- **Extracted information**:
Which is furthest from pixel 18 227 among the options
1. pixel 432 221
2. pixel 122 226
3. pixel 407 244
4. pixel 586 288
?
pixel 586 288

- **Task to carry out**:
Lay out the listing above as a JSON array of strings, with one string per line and any blank lines omitted.

- **Correct output**:
[
  "Which is furthest from pixel 18 227 among the options",
  "1. pixel 432 221",
  "2. pixel 122 226",
  "3. pixel 407 244",
  "4. pixel 586 288",
  "?",
  "pixel 586 288"
]